In which the Blogger finds the autobahn conducive to a certain kind of conversation.

A Comfortable Silence

27 April 2009, 4:37 p.m.
48° 47' 34.23" N, 8° 9' 40.05" E

Lambert, in the seat beside me, is now taking his duties as navigator seriously—he opens a paper map, flapping and snapping, to compare it to the GPS.

“Exit 51,” he says, looking at the map. “There it is—right there.”

He seems to be in a good mood. Maybe this is a good time to get to know him better. As a writer, a thinker.

“Look,” I say, “I’ve been meaning to ask you...”

“Hmmm...” he says, without lifting his nose from the map.

“Well,” I say, “It’s about your work... I’m not sure where to start...”

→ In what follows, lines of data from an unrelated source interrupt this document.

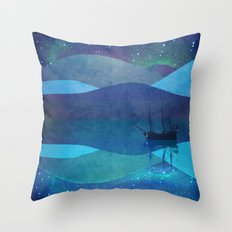 The North Pole Throw Pillow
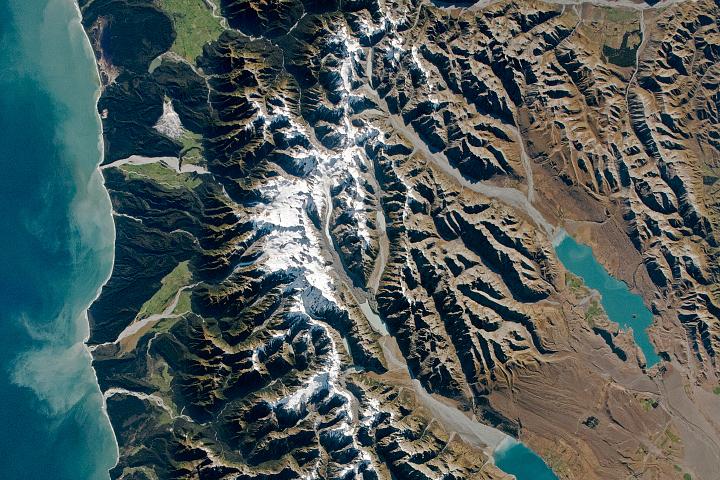 You are currently viewing Alpy Południowo Wyspowe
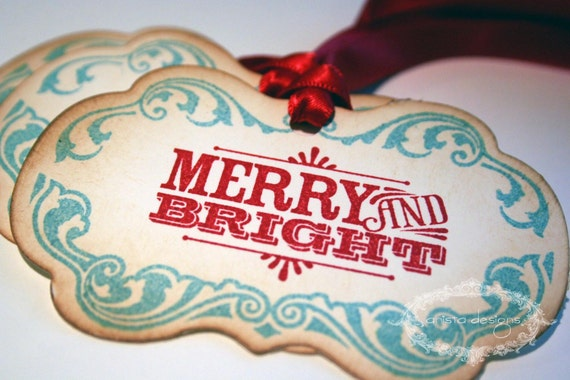 Christmas Tags - Retro Merry and Bright  -  Set of 25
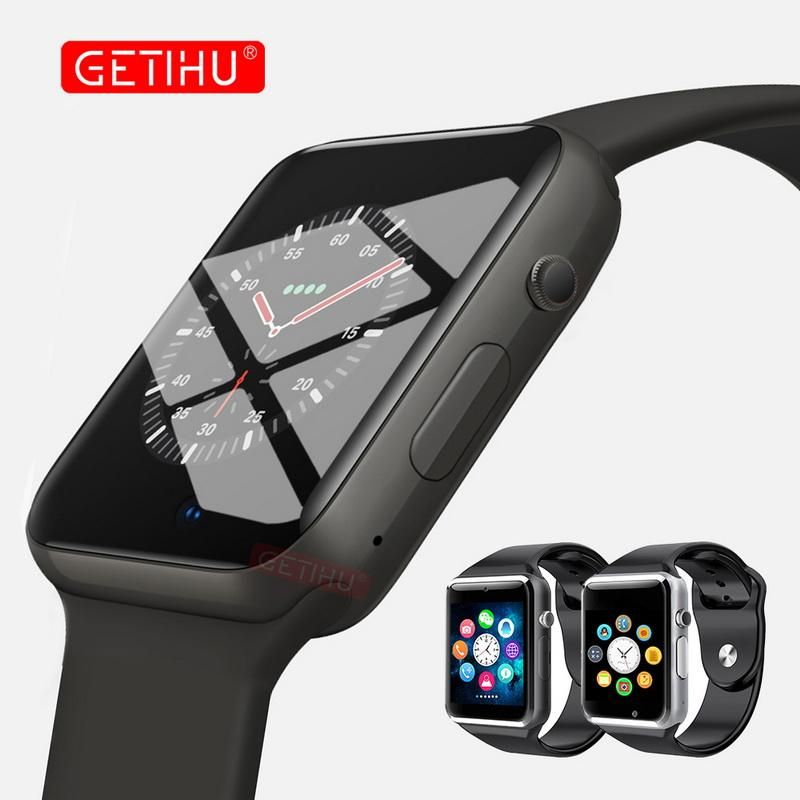GETIHU Smart Watch A1 Smartwatch For Apple iPhone Android
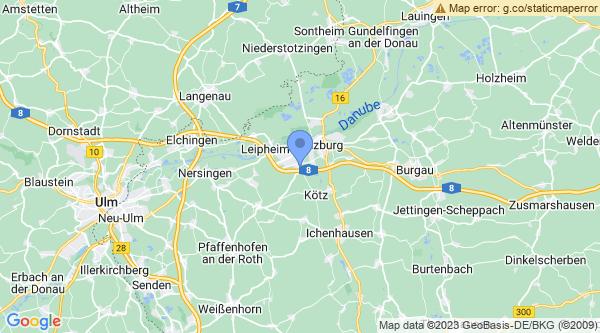 89347 Bubesheim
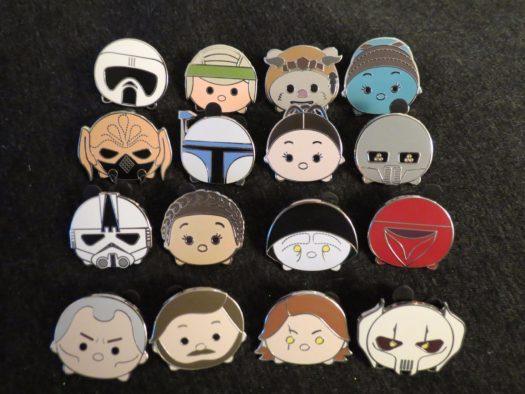 Star Wars Tsum Tsum Series 3 Pins
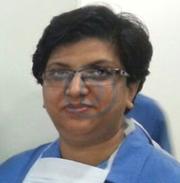 Dr. Amita Yadav - Cardiothoracic and Vascular Surgery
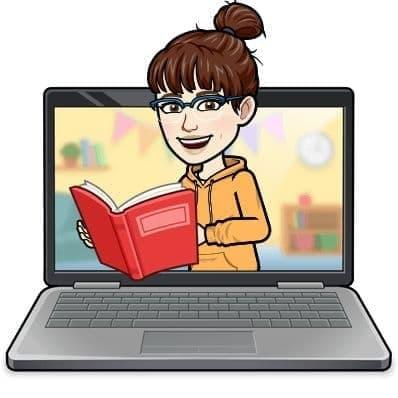 SMART-технології в професійній діяльності вчителя.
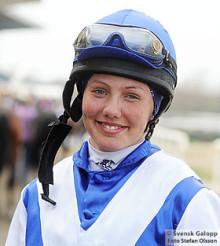 Nya internationella framgångar för Tina Henriksson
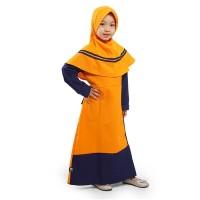 BAJUYULI Gamis Anak Perempuan Moscrepe Kombinasi Garis - Orange PMO01
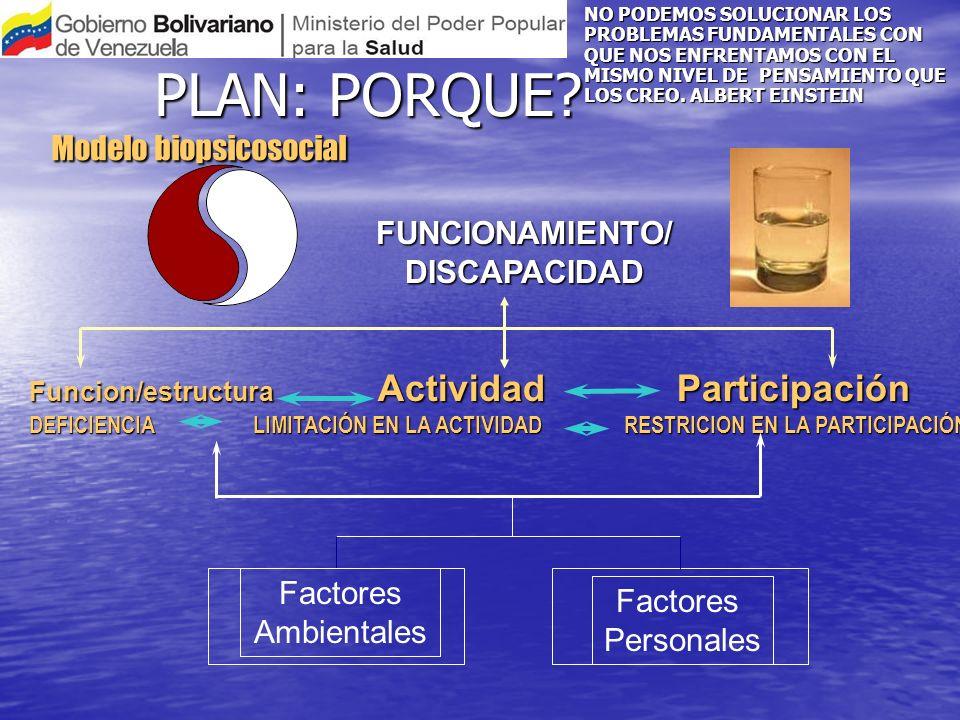 Modelo biopsicosocial Funcion/estructura Actividad Participación DEFICIENCIA LIMITACIÓN EN LA ACTIVIDAD RESTRICION EN LA PARTICIPACIÓN FUNCIONAMIENTO/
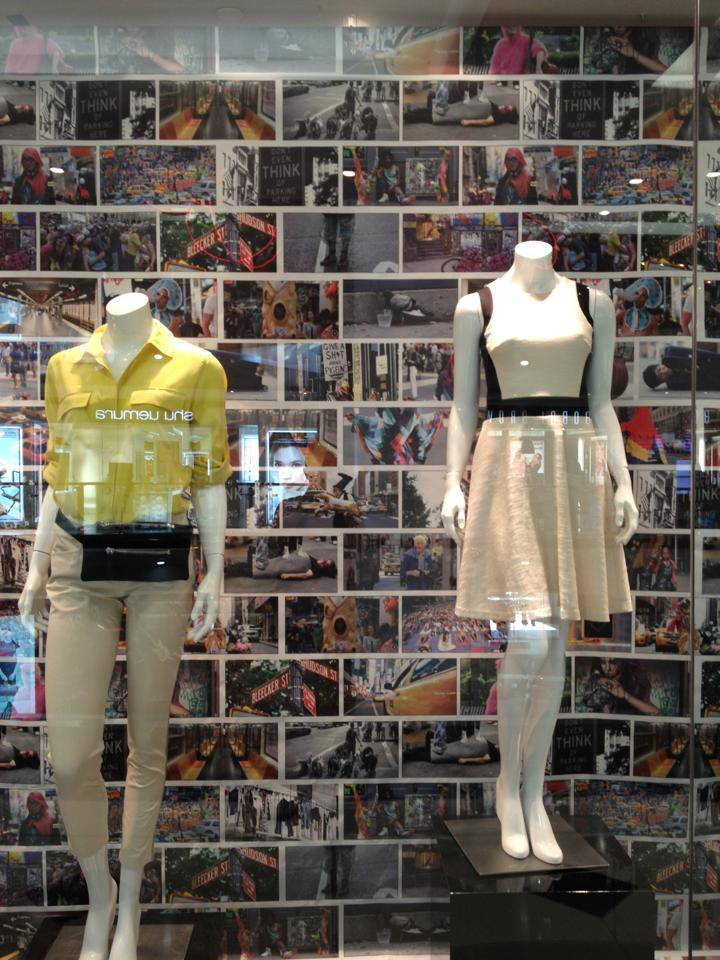 Stanton's photos on display in a Bangkok DKNY store.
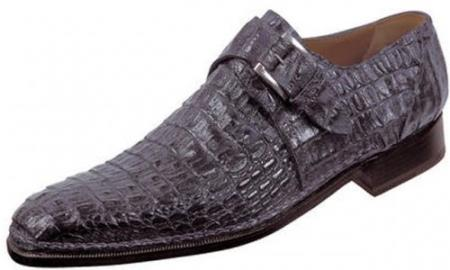 "SKU#EN749 Mauri ""Cool"" Charcoal Grey Genuine All-Over Hornback Crocodile Shoes $1469"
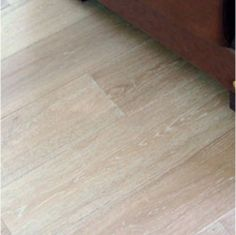 Consider Hardwood Bargains white oak flooring for a beautiful change to your home. Unfinished white oak flooring is also in stock. White Washed Oak, White Oak Wood, White Oak Floors, Wood Flooring Options, Oak Hardwood Flooring, Old Cottage, Wire Brushes, Wide Plank, Light Shades
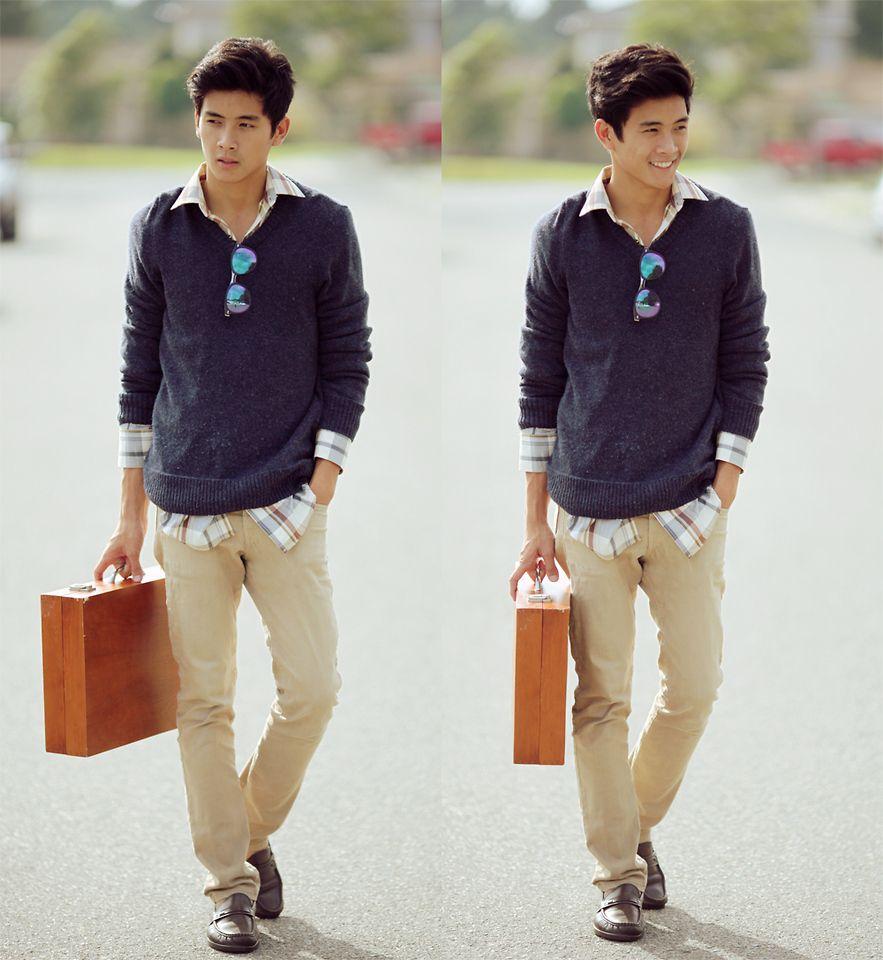 Korean guys dating style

One thing about having a conversation while you’re driving—you don’t have to look at the other person. And without that eye contact, there seems to be no limit on the length of pauses. You pause when a Mercedes zips past your rented minivan, you pause when you pass a truck, you pause for entire minutes, for kilometers, you pause for farms, for rivers, for ancient villages, for whatever tension builds up in your mind.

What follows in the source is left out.